### To-do list
1. Reproduce the passage of the article on the Mudau murder plot from "On Wednesday, the" up to and including "her husband eliminated.", word for word.
2. Carry on writing the article on the Mudau murder plot from the point where it stops.

┌─ Reading passage

SHE had already collected on five corpses. Five family members – a sister, nephews, a niece, a lover – murdered for the insurance payouts that followed. Six life sentences handed down in November 2021 had made Rosemary Ndlovu one of the most reviled figures in post-apartheid South African criminal history. Yet the former police officer, badge now a distant memory, was not finished.
On Wednesday, the Kempton Park Magistrates’ Court delivered its verdict on a separate, chilling chapter: Ndlovu and her co-accused, Nomsa Mudau, have been convicted of incitement to commit murder in a 2018 plot to have Mudau’s husband, Justice Mudau, killed — for the insurance money that would follow his death.
The case is a masterclass in audacity. Ndlovu, by 2018, was already a woman with blood on her hands and a calculator in her head. That year, she reached into her network and contacted hitmen — a resource she evidently regarded as a professional amenity — and offered them to her friend Nomsa, who wanted her husband eliminated.
| “She indicated she would pay the hitmen after lodging a claim following her husband’s death.” |
THE PLOT IN DETAIL
According to the court record, Ndlovu initiated the chain of events by contacting the hitmen directly, informing them that Mudau would follow up with specific instructions. What followed was a series of telephonic communications and face-to-face meetings in Tembisa, during which Mudau spelled out her demands: she wanted her husband dead.
Her stated justifications, as presented in court, were an abusive marriage and extra-marital affairs. But the financial motive was nakedly apparent — Mudau told the hitmen she would pay them once she had lodged the insurance claim after Justice Mudau’s death. The payout was the point. The grievances were the packaging.
The hitmen, however, did not execute the plan. Instead, they reported the murder-for-hire scheme to the intended victim himself. Justice Mudau then opened a criminal case with the South African Police Service — an act of considerable courage, given that the woman organising his murder was herself a serving police officer with operational knowledge of investigations.
That tip-off triggered the arrests of both Ndlovu and Mudau. The investigation was led by Captain Kheswa Mabunda, whose methodical assembly of telephonic records, witness accounts, and meeting timelines ultimately gave Senior State Advocate Riana Williams the foundation for a successful prosecution.
| CASE AT A GLANCE | |
| Accused | Rosemary Ndlovu & Nomsa Mudau |
| Charge | Incitement / Instigation to Commit Murder |
| Court | Kempton Park Magistrates’ Court |
| Verdict | Guilty (alternative charge proven) |
| Intended Victim | Justice Mudau (husband of co-accused) |
| Year of Plot | 2018 |
| Ndlovu’s Prior Sentence | Six life sentences (November 2021) |
| Sentencing Date | 15 July 2026 |
| Lead Investigator | Captain Kheswa Mabunda |
| Prosecuting Advocate | Senior State Advocate Riana Williams |
THE VERDICT — AND WHAT IT MEANS
The court found that the State had successfully proven the alternative charge of incitement, instigation, or command of a person to commit murder. Advocate Williams argued that the evidence from State witnesses was consistent, corroborative, and met the criminal standard of proof beyond a reasonable doubt.
The distinction between the primary and alternative charge is legally precise but practically stark: incitement means the accused actively encouraged or procured another to commit murder. The court accepted the State’s argument that Ndlovu was the architect — she found and briefed the hitmen — while Mudau was the client who repeatedly and directly requested the killing.

└─
┌─ Material shown

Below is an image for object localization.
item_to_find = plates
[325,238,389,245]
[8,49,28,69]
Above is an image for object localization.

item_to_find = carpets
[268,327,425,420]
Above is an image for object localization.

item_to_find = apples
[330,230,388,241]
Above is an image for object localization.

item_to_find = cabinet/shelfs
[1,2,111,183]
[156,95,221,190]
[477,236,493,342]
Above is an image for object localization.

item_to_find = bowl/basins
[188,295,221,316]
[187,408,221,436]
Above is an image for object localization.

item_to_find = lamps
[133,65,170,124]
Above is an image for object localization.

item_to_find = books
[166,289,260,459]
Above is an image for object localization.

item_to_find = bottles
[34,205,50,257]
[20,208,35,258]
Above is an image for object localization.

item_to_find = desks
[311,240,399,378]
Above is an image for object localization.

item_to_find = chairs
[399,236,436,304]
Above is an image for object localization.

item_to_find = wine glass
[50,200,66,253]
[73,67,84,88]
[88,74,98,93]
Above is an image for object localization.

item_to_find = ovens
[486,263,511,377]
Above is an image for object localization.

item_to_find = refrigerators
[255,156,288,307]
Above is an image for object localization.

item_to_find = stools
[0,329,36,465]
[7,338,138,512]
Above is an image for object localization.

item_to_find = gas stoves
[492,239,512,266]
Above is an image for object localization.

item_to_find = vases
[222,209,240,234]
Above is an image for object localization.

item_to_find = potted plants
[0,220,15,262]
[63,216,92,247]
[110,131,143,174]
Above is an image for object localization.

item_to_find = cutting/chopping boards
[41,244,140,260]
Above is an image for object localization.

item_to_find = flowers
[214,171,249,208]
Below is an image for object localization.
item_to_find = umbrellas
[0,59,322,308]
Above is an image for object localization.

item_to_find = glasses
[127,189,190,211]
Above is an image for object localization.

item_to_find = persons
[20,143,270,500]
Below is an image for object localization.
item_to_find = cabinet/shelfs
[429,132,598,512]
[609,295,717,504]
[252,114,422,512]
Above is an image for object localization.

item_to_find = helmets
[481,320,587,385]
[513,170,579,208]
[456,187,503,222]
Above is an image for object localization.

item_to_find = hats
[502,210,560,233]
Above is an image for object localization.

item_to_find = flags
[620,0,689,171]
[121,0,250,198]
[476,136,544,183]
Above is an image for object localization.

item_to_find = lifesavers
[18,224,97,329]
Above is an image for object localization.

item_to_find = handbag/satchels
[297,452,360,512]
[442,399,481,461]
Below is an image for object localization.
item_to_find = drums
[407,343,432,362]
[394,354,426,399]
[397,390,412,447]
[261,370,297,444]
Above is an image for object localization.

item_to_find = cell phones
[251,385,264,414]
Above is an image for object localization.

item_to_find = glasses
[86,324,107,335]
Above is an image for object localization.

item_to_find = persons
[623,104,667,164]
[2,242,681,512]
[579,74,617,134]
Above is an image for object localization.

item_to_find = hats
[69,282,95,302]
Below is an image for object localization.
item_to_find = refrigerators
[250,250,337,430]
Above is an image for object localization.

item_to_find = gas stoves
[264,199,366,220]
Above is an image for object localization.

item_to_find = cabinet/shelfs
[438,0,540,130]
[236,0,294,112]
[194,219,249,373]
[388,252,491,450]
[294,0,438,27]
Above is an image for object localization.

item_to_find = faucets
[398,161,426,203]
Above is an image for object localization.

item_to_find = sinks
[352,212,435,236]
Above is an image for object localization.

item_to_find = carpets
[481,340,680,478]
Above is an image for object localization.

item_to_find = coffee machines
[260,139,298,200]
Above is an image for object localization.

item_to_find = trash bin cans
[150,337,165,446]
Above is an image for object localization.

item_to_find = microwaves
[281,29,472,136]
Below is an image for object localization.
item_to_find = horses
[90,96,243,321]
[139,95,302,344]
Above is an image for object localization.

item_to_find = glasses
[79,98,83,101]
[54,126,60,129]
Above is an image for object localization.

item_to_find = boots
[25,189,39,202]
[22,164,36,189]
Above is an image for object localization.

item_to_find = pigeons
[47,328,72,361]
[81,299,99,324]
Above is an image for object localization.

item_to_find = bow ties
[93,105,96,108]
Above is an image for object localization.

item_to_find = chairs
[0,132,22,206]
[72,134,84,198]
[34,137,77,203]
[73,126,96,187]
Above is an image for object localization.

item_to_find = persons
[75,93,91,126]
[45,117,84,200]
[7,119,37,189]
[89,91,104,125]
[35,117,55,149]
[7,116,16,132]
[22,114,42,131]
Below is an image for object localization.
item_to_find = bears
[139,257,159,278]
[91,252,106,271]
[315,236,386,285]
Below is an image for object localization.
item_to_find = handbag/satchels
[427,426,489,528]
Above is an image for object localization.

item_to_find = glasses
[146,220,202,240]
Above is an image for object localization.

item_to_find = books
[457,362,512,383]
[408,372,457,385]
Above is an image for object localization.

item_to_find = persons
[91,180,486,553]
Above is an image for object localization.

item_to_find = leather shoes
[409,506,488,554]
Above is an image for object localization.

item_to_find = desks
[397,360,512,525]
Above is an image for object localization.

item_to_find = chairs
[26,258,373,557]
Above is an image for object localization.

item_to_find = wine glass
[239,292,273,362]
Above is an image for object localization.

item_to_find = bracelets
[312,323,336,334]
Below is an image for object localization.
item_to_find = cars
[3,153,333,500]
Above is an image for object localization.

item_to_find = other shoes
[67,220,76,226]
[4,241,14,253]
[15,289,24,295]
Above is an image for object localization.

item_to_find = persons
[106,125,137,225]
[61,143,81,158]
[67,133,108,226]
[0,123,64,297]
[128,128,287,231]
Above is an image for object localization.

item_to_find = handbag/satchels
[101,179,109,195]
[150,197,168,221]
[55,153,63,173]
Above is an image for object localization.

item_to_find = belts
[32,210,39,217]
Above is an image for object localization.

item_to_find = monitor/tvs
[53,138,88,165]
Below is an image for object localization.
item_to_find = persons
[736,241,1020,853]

└─

### Answers provided
1.
On Wednesday, the Kempton Park Magistrates’ Court delivered its verdict on a separate, chilling chapter: Ndlovu and her co-accused, Nomsa Mudau, have been convicted of incitement to commit murder in a 2018 plot to have Mudau’s husband, Justice Mudau, killed — for the insurance money that would follow his death.
The case is a masterclass in audacity. Ndlovu, by 2018, was already a woman with blood on her hands and a calculator in her head. That year, she reached into her network and contacted hitmen — a resource she evidently regarded as a professional amenity — and offered them to her friend Nomsa, who wanted her husband eliminated.

2.
Pre-sentence reports will be compiled before sentencing proceedings on 15 July 2026. For Ndlovu, who is already unlikely ever to leave prison, this adds a further conviction to her record. For Mudau, it is a reckoning that arrived because a group of hitmen chose to report a crime rather than commit one.
| “The hitmen reported the plot to the intended victim — an act that saved a life and delivered a conviction.” |
THE INSURANCE MURDER EPIDEMIC
The Ndlovu case did not emerge from a vacuum. South Africa has seen a disturbing proliferation of what investigators call ‘insurance murders’ — killings orchestrated to cash in on life policies and funeral cover. The incentive structure is grimly simple: in a country with high unemployment and widespread financial desperation, a modest life policy on a spouse, parent, or sibling can represent a year’s income or more.
Ndlovu’s original crimes — for which she received six concurrent life sentences — demonstrated the industrial scale the phenomenon can reach. She systematically took out policies on family members, then arranged for their deaths. The amounts were not enormous by any measure; the five murdered family members yielded claims that, in aggregate, would not purchase a middleclass home. The mundanity of the motive makes it no less horrifying.
The 2018 Mudau plot represents a lateral extension of the same logic: Ndlovu, it appears, had no personal financial stake in Justice Mudau’s death. She was facilitating a friend’s insurance fraud murder scheme — performing, in effect, a criminal service. That a former police officer was at the centre of both schemes speaks directly to the institutional challenges facing the South African Police Service.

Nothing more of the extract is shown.